▶ **WHAT IS REQUIRED**: Write out the part of the comment thread on altered listing photos starting at "The world isn't" and ending at "for false advertisement.".

▶ **PASSAGE FOR REVIEW**:
========================================

Wouldn't that fall under existing false advertising laws, if you're putting fake/altered images in the listing?

HumblyTossed 21 minutes ago | parent | next [-]

It should, I would assume. But for some reason, it seems nobody is enforcing consumer protections like they used to.

Pretty soon they'll take the stickers off mowers warning people to not put their hand under it while it's running.

The world isn't in a good place...

iAMkenough 5 minutes ago | parent | prev [-]

Trump Mobile did the same with the false advertising of their phone, and that’s apparently okay.

haskaalo 14 minutes ago | parent | prev | next [-]

This!!

2 months ago while looking for apartments, the majority of the pics shown were generated by AI. The pictures generated by AI often looked much more brighter, cleaner and larger and when I visited them in person, they were the opposite. I wasted so much time visiting due to this.

I understand the intention but the pictures are so wrong most of the time and hide so much imperfection that it should be illegal for false advertisement.

ms7m 2 hours ago | parent | prev | next [-]

And it's borderline fraud, I think I saw an apartment on Streeteasy where they were able to 'fit' an entire desk, drawers and a queen size bed, obviously these image models just scale these down to proportions that just don't exist in real life.

the actual bedroom could only fit queen size bed ;(

echoangle 2 hours ago | parent [-]

How is that borderline, that’s just actual fraud.

========================================

▶ **EXCERPTED DATA**:
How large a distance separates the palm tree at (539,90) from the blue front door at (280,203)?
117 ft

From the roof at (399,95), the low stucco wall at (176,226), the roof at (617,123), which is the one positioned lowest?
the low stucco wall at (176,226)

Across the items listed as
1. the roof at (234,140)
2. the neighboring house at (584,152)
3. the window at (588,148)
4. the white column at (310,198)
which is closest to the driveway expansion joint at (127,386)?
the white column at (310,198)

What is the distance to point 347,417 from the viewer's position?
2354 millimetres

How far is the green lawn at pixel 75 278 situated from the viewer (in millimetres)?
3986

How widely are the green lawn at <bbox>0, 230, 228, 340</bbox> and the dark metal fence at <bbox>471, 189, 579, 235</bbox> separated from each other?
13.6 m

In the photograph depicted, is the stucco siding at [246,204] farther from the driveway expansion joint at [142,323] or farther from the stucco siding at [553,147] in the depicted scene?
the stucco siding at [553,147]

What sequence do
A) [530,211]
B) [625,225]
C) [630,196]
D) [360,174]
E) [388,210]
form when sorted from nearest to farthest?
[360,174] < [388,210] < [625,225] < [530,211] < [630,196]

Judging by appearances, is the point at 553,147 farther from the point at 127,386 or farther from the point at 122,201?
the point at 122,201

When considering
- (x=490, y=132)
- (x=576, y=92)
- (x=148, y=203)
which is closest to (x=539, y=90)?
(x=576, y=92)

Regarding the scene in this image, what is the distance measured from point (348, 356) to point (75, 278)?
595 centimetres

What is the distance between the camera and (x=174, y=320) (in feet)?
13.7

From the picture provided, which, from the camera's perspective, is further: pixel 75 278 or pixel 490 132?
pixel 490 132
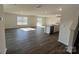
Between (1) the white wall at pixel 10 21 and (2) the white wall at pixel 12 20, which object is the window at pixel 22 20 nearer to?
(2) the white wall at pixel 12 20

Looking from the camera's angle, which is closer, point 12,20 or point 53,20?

========================================

▶ **TASK ANSWER**:
The world isn't in a good place...

iAMkenough 5 minutes ago | parent | prev [-]

Trump Mobile did the same with the false advertising of their phone, and that’s apparently okay.

haskaalo 14 minutes ago | parent | prev | next [-]

This!!

2 months ago while looking for apartments, the majority of the pics shown were generated by AI. The pictures generated by AI often looked much more brighter, cleaner and larger and when I visited them in person, they were the opposite. I wasted so much time visiting due to this.

I understand the intention but the pictures are so wrong most of the time and hide so much imperfection that it should be illegal for false advertisement.